*SOURCE*:
════
For instance, an elderly Christian told me that during Christmas he asks a Muslim butcher to slaughter a ram for him in the halal way, so that his Muslim relatives and neighbours can also partake of the meal. Similarly, Christians participate in the festivities at the end of Ramadan. This asserts Laitin’s argument that in Yorubaland ‘cross-cutting cleavages have made the politicization of religion difficult’ (1986: 141).
Because the Yoruba seem to attach more value to common culture and ethnicity than to religious affiliation, NASFAT can be considered a typical Yoruba phenomenon: it is the shared culture and ethnicity that makes the appropriation of Christian elements by Yoruba Muslims possible and acceptable. Gani Adams, the leader of the Yoruba nationalist organisation Oodua People’s Progress (OPC), emphasised the complex way in which religion plays into present-day Yoruba identity politics as follows:
Yoruba religion, Islam and Christianity do not exclude each other; in fact, they go together. The reason why I was late for this interview was that I had been performing Muslim supplications all morning. On Sunday I go to the church, and I practise Yoruba religion as well. Being a Yoruba means that you don’t see a contradiction between the three religions.
════
*DATA PROVIDED*:
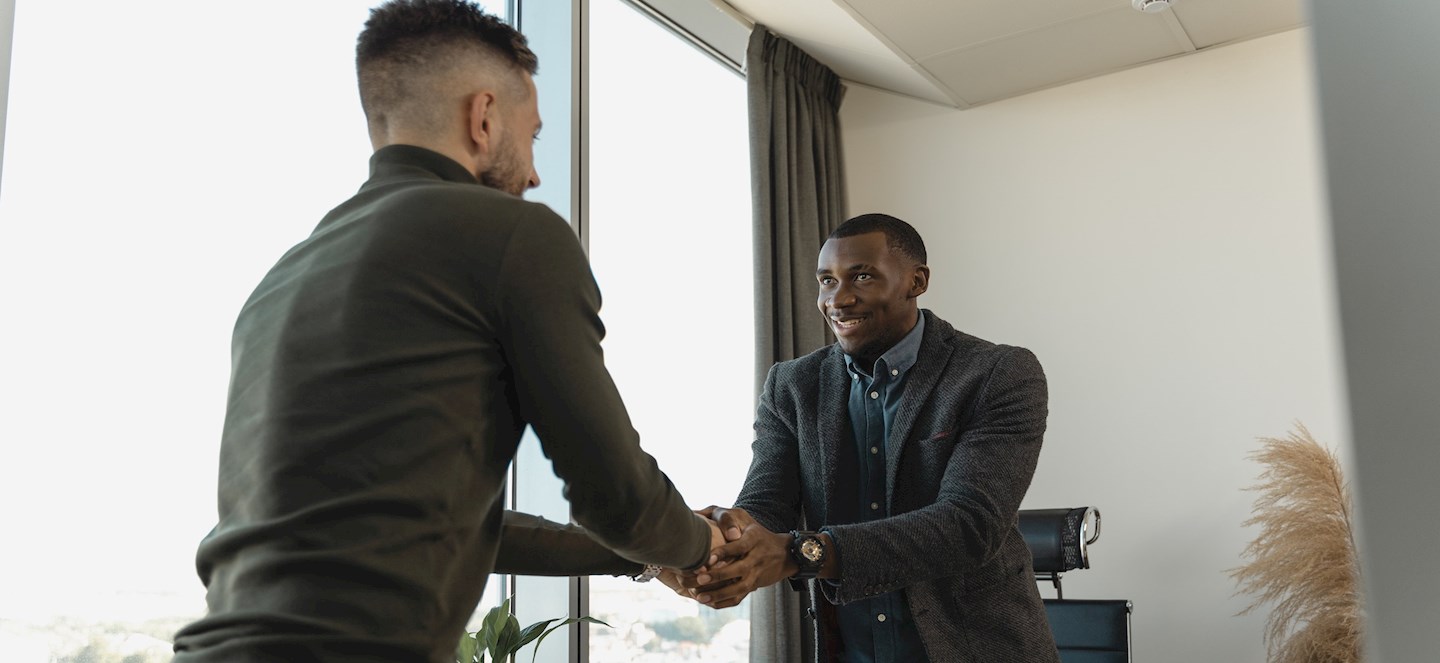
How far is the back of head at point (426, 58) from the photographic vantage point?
1.28 meters

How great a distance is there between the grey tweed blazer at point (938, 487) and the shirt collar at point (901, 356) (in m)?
0.02

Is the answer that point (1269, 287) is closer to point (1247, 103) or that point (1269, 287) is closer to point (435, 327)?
point (1247, 103)

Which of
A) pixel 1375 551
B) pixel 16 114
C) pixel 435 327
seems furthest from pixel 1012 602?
pixel 16 114

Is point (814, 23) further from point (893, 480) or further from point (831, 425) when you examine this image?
point (893, 480)

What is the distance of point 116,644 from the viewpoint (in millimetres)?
2416

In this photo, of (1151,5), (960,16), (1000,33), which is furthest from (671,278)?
(1151,5)

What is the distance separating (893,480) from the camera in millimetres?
2123

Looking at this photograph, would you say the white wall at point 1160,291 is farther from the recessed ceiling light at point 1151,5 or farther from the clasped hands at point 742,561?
the clasped hands at point 742,561

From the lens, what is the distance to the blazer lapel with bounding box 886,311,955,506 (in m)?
2.13

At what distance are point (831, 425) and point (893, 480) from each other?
0.55ft

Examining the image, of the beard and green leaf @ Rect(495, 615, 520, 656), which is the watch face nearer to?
the beard

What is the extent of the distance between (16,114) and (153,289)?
1.45 feet

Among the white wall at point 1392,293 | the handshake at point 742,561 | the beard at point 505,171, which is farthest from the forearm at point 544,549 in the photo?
the white wall at point 1392,293

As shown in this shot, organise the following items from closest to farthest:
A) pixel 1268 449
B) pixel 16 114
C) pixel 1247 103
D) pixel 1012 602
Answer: pixel 1012 602 < pixel 16 114 < pixel 1268 449 < pixel 1247 103
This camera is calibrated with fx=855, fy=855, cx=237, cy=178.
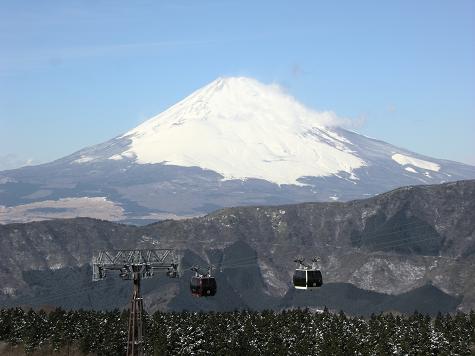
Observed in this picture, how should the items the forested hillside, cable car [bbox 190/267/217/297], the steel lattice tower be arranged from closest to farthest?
the steel lattice tower, cable car [bbox 190/267/217/297], the forested hillside

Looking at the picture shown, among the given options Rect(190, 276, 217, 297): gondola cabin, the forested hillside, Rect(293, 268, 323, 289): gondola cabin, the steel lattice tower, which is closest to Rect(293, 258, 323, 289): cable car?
Rect(293, 268, 323, 289): gondola cabin

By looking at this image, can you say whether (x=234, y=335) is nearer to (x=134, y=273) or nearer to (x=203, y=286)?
(x=203, y=286)

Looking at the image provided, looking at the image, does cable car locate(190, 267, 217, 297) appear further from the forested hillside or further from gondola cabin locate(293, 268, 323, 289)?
the forested hillside

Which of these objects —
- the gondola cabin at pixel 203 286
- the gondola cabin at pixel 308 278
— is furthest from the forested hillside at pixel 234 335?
the gondola cabin at pixel 203 286

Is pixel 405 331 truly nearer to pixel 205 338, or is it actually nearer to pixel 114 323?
pixel 205 338

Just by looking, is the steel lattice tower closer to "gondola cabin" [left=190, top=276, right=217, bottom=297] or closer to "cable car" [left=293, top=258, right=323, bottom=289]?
"gondola cabin" [left=190, top=276, right=217, bottom=297]

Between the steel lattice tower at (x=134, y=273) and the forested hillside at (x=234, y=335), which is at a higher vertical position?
the steel lattice tower at (x=134, y=273)

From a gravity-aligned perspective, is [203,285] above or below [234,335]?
above

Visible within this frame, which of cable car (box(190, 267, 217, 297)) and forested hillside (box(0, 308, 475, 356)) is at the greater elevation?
cable car (box(190, 267, 217, 297))

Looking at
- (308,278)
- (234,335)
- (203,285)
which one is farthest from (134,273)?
(234,335)

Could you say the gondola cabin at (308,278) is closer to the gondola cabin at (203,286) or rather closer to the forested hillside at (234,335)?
the gondola cabin at (203,286)

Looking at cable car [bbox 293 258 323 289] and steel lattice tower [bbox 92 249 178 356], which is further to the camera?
cable car [bbox 293 258 323 289]

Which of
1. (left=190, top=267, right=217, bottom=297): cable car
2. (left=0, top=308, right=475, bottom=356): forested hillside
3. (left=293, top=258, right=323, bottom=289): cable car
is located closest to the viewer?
(left=190, top=267, right=217, bottom=297): cable car
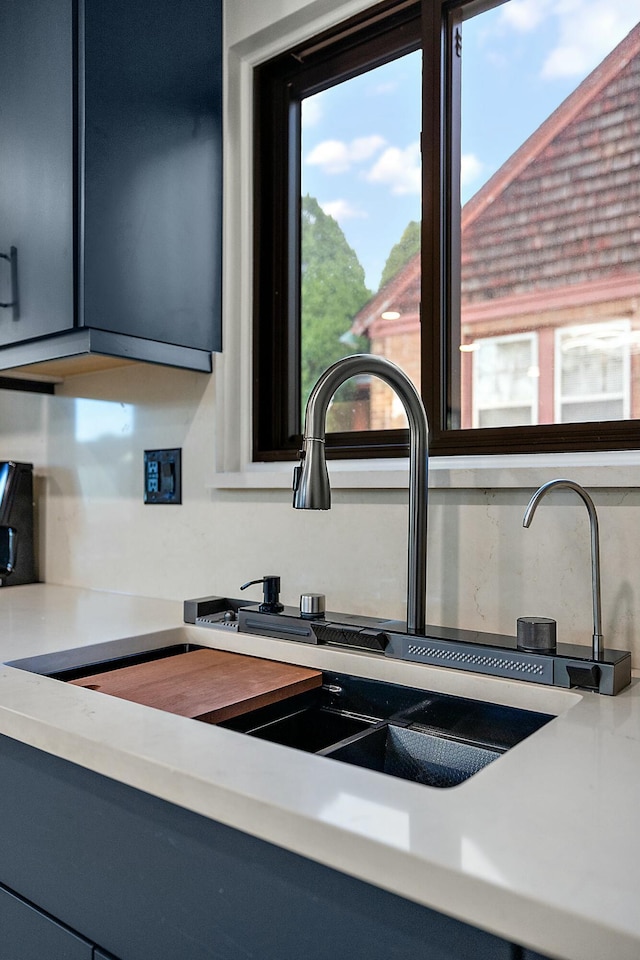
════
*PROBLEMS TO WORK ON*:
a) In the entries, copy out every line from the one with "Visible within this" through the last entry, keeping both of those lines. Leave the pictures out.
b) Pick up the passage on Yoruba religious identity where it stops and continue it.
The passage and the entries were taken from unrelated sources.

*ANSWERS*:
a)
Visible within this frame, which of cable car (box(190, 267, 217, 297)) and forested hillside (box(0, 308, 475, 356)) is at the greater elevation?
cable car (box(190, 267, 217, 297))

Looking at
- (308,278)
- (234,335)
- (203,285)
which one is farthest from (134,273)?
(234,335)

Could you say the gondola cabin at (308,278) is closer to the gondola cabin at (203,286) or rather closer to the forested hillside at (234,335)?
the gondola cabin at (203,286)

Looking at cable car [bbox 293 258 323 289] and steel lattice tower [bbox 92 249 178 356], which is further to the camera?
cable car [bbox 293 258 323 289]

Which of
1. (left=190, top=267, right=217, bottom=297): cable car
2. (left=0, top=308, right=475, bottom=356): forested hillside
3. (left=293, top=258, right=323, bottom=289): cable car
is located closest to the viewer?
(left=190, top=267, right=217, bottom=297): cable car

b)
Although the Yoruba remain a beacon of religious amity, also in Yorubaland religious relations grew tenser in the 1980s. For instance, the history of Yoruba popular theatre recounted by Barber demonstrates that whereas the early history of the theatre was marked by ‘ecumenical inclusivity’ (2000: 424), towards the late 1980s there was an increasing trend of religious polarisation and ‘fundamentalist exclusions and oppositions carved up the theater’s audience into smaller and smaller fragments’ (2000: 340). While the focus in Yorubaland shifted again to religious symbiosis in the 1990s, it is well possible that the competition between Muslims and Christians will contribute to the hardening of religious boundaries in the future (Nolte and Ogen 2017b: 264).
NASFAT demonstrates not only the porosity and fluidity of religious boundaries in Yorubaland, it can also be interpreted as an emancipation attempt by Yoruba Muslims. Islam in the southwest is often described by northerners as having been subject to a process of ‘domestication’ or ‘Yorubacisation’ (Danmole 2008: 205–6). This appellation is, as Nolte and Ogen (2017a: 14–15) note, problematic because it suggests that there exists a ‘pure Islam’ from which Yoruba Islam, which is considered less ‘orthodox’ and more prone to syncretic ‘mixing’ with traditional elements than Islam in the north, is derived.
To counter this image, NASFAT provides Yoruba Muslims with an organisational framework for a reformed religious community, thereby underlining that Yoruba Islamic practice is ‘modern’ and ‘enlightened’.
NASFAT originated in Yorubaland’s cosmopolitan centre Lagos, whose estimated population of 20 million represents a crossroads of people from around the continent and the world. It is a node not only for migrants seeking jobs and education, but also for drug-traffickers, smugglers and fraudsters or ‘419’.7 The immorality that is associated with life in the ‘Sin City’ is compensated by a saturation of both the public sphere and people’s private lives with religion, converting the ‘Sin City’ into a ‘Prayer City’ (Ukah 2013).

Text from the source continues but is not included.